O objetivo do derretimento proposto pela modernidade era questionar cada ponto da vida,
descartando a irracionalidade e a falta de justificativa plausível que cada objeto de crítica
continha, mas mantendo ou realocando no projeto racional e iluminista suas
características ainda aproveitáveis.
Fragoso complementa, “Na modernidade líquida os indivíduos não possuem mais padrões
de referência, nem códigos sociais e culturais que lhes possibilitassem, ao mesmo tempo,
construir sua vida e se inserir dentro das condições de classe e cidadão. Chega-se no
entender de Bauman a era da comparabilidade universal, onde os indivíduos não possuem
mais lugares pré-estabelecidos no mundo onde poderiam se situar, mas devem lutar
livremente por sua própria conta e risco para se inserir numa sociedade cada vez mais
seletiva econômica e socialmente”[5].
É nesta época que as relações de trabalho cada vez mais se desgastam e que a
própria esfera do trabalho se transforma num campo fluido desregulamentado. Então,
empregos temporários, meia jornada, empregos em que as relações de empregado-
empregador são constituídas somente pelos dois (como os trabalhadores que são Pessoa
Jurídica), se tornam situações fáceis de observar e consideradas legítimas pela sociedade.
Nisto, emerge a figura do desempregado crônico[6].
A relação frágil tem como pressuposto a transformação dos humanos em mercadorias que
podem ser consumidas e jogadas no lixo a qualquer momento – a qualquer momento eles
(os humanos) podem ser excluídos. A conexão é frágil porque o sujeito líquido lida com
um mundo de consumo e opções, mas esse mundo nunca é objetivo e frio, ele ainda causa
frustrações e, como já dito, insegurança. O sujeito líquido não tem mais referenciais de
ação: toda a autoridade de referência é coloca em si e é sua responsabilidade construir ou
escolher normas a serem seguidas – tudo se passa como se tudo fosse uma questão de
escolher a melhor opção, com melhores vantagens e, de preferência, nenhuma
desvantagem[7].
Isso tudo é coberto por uma mentalidade que, não só valida as instituições e as normas,
mas também dá base para a vida dos sujeitos: os imperativos de consumo são inscritos
naquilo que há de mais fundamental na constituição do sujeito líquido. Até mesmo no
sexo.
No entanto, para além da prática sexual, a própria noção da sexualidade foi modificada.
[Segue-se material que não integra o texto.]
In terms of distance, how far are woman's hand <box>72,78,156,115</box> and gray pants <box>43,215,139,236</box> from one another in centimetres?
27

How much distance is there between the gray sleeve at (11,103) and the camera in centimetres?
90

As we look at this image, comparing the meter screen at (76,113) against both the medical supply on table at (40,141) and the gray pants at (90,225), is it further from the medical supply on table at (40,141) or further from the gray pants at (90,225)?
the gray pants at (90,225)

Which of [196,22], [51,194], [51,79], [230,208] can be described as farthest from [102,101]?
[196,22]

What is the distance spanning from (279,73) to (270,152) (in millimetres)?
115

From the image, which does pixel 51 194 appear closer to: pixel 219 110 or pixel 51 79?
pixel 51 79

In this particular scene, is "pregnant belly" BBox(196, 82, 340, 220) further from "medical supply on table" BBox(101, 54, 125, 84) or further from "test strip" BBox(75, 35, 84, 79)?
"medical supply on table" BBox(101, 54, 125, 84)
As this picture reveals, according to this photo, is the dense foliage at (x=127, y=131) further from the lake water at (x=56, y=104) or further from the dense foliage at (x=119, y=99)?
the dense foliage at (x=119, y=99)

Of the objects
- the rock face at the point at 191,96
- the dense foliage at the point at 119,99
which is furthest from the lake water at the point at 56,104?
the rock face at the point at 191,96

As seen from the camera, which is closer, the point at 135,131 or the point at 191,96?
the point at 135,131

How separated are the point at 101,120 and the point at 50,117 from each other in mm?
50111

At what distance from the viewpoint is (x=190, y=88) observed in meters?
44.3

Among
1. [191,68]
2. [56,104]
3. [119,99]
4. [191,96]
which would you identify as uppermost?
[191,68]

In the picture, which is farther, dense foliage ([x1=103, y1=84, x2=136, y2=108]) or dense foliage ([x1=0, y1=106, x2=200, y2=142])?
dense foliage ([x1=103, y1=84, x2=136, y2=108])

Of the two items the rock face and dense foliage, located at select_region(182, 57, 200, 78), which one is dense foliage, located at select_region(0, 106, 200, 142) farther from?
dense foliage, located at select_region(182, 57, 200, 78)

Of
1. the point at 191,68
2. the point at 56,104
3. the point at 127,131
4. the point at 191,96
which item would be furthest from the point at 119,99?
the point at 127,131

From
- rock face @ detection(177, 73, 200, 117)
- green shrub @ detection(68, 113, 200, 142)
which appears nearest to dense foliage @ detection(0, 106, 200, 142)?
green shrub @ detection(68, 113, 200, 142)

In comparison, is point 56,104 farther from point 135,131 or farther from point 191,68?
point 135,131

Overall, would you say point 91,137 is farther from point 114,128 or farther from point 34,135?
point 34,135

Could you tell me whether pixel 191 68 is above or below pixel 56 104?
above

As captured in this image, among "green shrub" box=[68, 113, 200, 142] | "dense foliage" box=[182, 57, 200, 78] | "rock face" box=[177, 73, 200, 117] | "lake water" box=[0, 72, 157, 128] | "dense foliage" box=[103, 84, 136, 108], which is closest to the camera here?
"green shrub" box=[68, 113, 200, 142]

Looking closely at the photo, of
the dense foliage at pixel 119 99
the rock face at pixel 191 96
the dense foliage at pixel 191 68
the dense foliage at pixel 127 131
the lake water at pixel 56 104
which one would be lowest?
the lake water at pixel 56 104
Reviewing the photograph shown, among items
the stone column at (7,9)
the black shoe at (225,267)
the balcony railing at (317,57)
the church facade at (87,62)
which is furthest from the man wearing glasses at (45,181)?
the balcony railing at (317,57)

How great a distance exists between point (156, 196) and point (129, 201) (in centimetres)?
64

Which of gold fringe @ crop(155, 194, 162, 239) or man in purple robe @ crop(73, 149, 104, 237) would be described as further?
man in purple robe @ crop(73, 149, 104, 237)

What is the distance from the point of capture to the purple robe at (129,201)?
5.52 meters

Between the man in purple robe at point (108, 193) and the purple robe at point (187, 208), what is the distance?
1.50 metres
Percebe-se isso nas crianças: atualmente, a expressão da sexualidade na criança é tida
como produto do abuso de adultos – os adultos as abusam e este ato criminoso seria
refletido na criança em ações simples, como quando começa a mexer nos próprios órgãos
genitais. Antes desta conceituação da sexualidade infantil, as crianças eram tidas como
sujeitos sexuais, elas tinham interesse pelo prazer sexual e se masturbaram em busca
destas sensações (basta ler Freud).
Portanto, o autor chega a conclusão que essa nova significação da sexualidade infantil é
o oposto da sexualidade, digamos, “sólida”: nela, a sexualidade era parte do instinto
incontrolável que deveria ser vigiado constantemente pelos pais. A criança passou de
sujeito sexual a objeto sexual.
A impossibilidade de reencaixe
Isso quer dizer que o desengajamento coletivo – uma das características marcantes da
pós-modernidade – também carrega em seu bojo uma transformação das instituições que
funcionavam como guias coletivos e como laços para ações coletivas: não há mais criação
de possibilidades de reencaixe em nossa sociedade, os indivíduos flutuam sobre a
estrutura social sem saber muito bem como se portar com segurança e com garantia de
aceitação dentro da diferentes situações em que se encontram.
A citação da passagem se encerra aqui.